Bear markets present investors with stocks that trade at a deep discount to previous valuations. But just because something is cheap doesn't necessarily mean you're getting a bargain. Upstart Holdings (UPST -4.03%) is one beaten-down stock that I'm in no rush to buy.

Upstart went public in 2020 and saw its stock price explode as it strung together several profitable quarters in a row. But since peaking at more than $400 per share, the stock has fallen 95% and trades below its initial public offering (IPO) price. This year, the consumer lender has faced challenges that have been significant headwinds to the business. Here's why I'm avoiding the stock for now and what I want to see before buying.

Upstart's mission for fairer lending practices

Upstart is on a mission to improve the economics of the lending industry. The company says countless people are left out of the lending ecosystem because of inherently flawed risk models.

Upstart extends loans to consumers and judges risk based on its home-grown risk-based model that weighs 1,500 data points and runs them through its artificial intelligence program to assess the risk of default and fraud. 

Fair Isaac's FICO scoring system considers fewer variables. According to Upstart's management, it can separate high-risk and low-risk borrowers with more precision than FICO.

Upstart partners with banks that help originate loans, and it mainly makes money on referral fees paid by its banking partners for every loan made through its website. These banks will hold some of the loans on their books and sell the remainder to institutional investors. Last year, banks held 16% of loans made through Upstart and sold 80% to investors. 

Here's what is causing Upstart's struggles in 2022

The business model was working great last year, and Upstart saw revenue rise every quarter since going public in December 2020 into the first quarter of this year. It was also profitable in every one of those quarters. The company benefited from low interest rates and a stable economy, with few borrowers defaulting. This year, the story has taken a turn against Upstart as inflation and rapidly rising interest rates wreak havoc on credit markets.

Since June 2021, monthly inflation has risen at an annual rate of 5% or more. Many hoped this would be temporary, but it proved to be stickier than initially thought. To stomp out inflation, the Federal Reserve is using its primary tool: interest rates.

Since March, the central bank has raised its federal funds rate from near-zero to an upper limit of 4%, the fastest pace of increases in decades. Rising interest rates have weighed on lending across the entire economy. Companies are finding it harder to issue debt, and investors who might buy that debt seem to be sitting on the sidelines, waiting for the dust to settle.

Target Federal Funds Rate Upper Limit Chart

Target federal funds rate upper limit; data by YCharts.

Demand for loans has plummeted

Many institutional investors have turned away from Upstart-approved loans this year as they face increased costs of capital. These investors might not think these loans are worth the risk because Upstart's model is still relatively untested in a credit cycle downturn, causing problems for the company in the last couple of quarters.

Because investors balked at buying its loans, Upstart held some of those credits on its books in the first quarter to bridge the gap. The company later said it would no longer hold loans, which meant it would have to make fewer loans to keep pace with waning investor demand.

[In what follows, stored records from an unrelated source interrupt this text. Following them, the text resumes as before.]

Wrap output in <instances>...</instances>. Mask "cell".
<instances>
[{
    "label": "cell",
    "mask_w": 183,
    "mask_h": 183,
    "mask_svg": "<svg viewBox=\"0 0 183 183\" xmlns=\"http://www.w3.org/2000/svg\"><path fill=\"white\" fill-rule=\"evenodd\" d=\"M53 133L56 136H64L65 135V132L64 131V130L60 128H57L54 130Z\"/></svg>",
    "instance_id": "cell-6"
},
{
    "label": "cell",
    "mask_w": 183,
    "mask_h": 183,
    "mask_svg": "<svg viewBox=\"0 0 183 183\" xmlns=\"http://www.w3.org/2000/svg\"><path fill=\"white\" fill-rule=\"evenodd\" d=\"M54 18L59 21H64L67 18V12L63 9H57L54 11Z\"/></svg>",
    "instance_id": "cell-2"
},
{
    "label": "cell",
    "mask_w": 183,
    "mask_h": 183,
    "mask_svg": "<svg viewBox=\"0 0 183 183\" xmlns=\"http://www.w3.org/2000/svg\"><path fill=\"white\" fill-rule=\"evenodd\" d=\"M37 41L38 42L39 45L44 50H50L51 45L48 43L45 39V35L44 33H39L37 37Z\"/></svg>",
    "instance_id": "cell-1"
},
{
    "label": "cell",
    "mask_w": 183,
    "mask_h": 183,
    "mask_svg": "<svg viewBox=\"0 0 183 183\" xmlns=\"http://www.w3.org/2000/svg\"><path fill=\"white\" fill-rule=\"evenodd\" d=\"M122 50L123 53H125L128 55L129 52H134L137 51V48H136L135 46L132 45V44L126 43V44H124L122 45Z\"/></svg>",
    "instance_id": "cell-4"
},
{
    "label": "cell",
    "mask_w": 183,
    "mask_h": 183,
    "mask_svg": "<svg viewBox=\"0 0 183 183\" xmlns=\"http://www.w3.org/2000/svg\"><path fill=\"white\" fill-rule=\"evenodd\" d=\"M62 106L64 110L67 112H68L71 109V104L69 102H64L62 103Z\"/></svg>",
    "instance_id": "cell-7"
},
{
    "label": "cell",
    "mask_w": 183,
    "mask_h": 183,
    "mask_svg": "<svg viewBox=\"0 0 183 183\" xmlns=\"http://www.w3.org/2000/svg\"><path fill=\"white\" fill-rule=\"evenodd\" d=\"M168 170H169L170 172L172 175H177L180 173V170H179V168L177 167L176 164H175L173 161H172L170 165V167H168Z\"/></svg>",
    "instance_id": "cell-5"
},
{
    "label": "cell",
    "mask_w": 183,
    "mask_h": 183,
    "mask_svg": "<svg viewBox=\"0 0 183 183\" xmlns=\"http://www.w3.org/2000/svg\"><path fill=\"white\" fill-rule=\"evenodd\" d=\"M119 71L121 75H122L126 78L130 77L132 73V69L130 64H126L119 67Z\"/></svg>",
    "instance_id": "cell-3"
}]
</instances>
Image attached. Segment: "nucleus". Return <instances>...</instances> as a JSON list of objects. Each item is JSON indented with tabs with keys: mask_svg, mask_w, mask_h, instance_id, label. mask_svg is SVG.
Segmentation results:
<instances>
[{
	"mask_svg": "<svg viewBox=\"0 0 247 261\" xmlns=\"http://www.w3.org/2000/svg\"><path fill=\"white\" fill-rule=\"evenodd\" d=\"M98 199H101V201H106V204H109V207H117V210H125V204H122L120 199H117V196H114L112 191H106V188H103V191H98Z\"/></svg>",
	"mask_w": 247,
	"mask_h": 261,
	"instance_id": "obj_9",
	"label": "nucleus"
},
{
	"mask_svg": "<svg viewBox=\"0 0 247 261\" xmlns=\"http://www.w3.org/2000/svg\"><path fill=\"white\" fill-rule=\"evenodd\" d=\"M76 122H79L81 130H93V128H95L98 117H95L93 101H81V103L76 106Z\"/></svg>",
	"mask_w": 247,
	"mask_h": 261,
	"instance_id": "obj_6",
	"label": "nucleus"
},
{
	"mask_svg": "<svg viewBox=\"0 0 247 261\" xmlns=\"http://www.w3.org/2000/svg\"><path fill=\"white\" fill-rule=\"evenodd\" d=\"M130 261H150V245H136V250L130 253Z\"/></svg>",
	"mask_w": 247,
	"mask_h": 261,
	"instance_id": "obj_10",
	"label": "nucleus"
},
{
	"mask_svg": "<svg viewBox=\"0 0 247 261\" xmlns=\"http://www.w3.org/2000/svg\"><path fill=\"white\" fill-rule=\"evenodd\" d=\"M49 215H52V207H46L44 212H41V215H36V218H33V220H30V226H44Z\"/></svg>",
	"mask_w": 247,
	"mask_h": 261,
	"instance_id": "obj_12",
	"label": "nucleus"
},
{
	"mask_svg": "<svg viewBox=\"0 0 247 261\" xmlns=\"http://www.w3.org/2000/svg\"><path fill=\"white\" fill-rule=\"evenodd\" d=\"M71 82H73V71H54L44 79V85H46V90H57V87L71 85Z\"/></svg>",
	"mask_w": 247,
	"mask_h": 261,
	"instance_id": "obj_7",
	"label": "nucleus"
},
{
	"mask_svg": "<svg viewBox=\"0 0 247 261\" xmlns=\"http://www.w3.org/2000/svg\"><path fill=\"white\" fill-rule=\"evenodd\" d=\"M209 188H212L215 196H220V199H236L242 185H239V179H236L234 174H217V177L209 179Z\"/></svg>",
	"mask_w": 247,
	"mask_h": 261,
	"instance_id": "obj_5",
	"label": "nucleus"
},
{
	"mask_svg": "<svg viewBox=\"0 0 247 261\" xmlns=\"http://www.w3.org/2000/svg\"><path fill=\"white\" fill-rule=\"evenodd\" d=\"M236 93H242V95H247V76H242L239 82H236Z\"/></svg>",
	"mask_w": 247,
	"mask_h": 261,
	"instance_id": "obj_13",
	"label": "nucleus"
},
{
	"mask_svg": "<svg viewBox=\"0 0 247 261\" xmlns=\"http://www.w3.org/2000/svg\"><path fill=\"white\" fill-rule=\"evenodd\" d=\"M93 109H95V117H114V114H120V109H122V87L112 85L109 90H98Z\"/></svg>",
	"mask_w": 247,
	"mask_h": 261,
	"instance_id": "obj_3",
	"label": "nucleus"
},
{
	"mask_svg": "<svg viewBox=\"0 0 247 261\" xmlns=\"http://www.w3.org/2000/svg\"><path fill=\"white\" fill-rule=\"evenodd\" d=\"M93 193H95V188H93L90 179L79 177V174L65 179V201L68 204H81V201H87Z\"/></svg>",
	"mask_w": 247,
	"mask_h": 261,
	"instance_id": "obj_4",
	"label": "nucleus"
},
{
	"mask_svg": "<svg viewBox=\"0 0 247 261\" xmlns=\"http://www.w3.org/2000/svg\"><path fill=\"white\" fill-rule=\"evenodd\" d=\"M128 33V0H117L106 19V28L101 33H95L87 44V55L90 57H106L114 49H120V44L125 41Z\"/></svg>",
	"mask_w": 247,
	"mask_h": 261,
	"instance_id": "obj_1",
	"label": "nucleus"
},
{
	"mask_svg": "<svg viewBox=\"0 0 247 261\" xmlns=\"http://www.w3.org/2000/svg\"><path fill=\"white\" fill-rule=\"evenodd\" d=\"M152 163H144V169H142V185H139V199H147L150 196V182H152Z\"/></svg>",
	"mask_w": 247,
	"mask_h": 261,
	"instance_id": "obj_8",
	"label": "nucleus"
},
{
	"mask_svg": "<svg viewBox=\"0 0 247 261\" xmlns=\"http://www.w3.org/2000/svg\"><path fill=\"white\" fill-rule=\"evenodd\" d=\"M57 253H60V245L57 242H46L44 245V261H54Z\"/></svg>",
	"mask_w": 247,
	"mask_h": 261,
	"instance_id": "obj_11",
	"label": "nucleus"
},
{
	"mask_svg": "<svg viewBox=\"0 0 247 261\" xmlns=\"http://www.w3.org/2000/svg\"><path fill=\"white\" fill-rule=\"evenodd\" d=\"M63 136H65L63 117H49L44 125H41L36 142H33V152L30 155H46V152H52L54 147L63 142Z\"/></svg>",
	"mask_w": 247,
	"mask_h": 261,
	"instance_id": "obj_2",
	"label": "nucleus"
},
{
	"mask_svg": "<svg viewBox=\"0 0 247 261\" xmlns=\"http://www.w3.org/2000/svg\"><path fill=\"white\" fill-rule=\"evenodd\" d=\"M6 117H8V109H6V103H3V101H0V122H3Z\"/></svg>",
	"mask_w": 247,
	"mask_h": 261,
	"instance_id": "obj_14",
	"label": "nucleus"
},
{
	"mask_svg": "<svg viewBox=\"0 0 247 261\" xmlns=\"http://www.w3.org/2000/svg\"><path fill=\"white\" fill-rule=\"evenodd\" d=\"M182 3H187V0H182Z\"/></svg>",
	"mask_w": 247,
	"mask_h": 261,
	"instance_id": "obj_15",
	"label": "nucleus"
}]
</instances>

Another problem emerged in the third quarter: a lack of borrower demand for credit. The company had fewer loan applications from borrowers, and saw loan defaults tick up in the quarter. So it has tightened its lending standards in response. The company approved 40% fewer loans than last year. As a result, third-quarter revenue dropped 31%, and its net loss of $56 million came after putting up a profit of $29 million the year before. 

Here's what I want to see before considering Upstart stock

Upstart stock is at its cheapest valuation since going public, with its price-to-sales ratio of 2. However, this backward-looking metric might be deceiving if sales continue to decline in the coming quarters.

With default rates slowly increasing, Upstart's lending model faces its biggest challenge yet. Its reliance on selling loans makes it vulnerable to economic conditions. And with the Federal Reserve intent on raising interest rates to stomp out inflation, it will likely face more volatility in the months ahead.

The central bank has made it clear that it wants to get interest rates to a rate that will throttle inflationary pressures. Some experts think this terminal rate is about 5%, while others believe 6% could be on the table. There is hope that the Fed will end its rate hiking cycle; higher rates for longer could trigger a recession, causing defaults to spike.

I want to see interest rates stop rising, inflation slow further, and a more favorable economic backdrop before considering a position in Upstart's stock. Until then, I'll be patiently watching from the sidelines.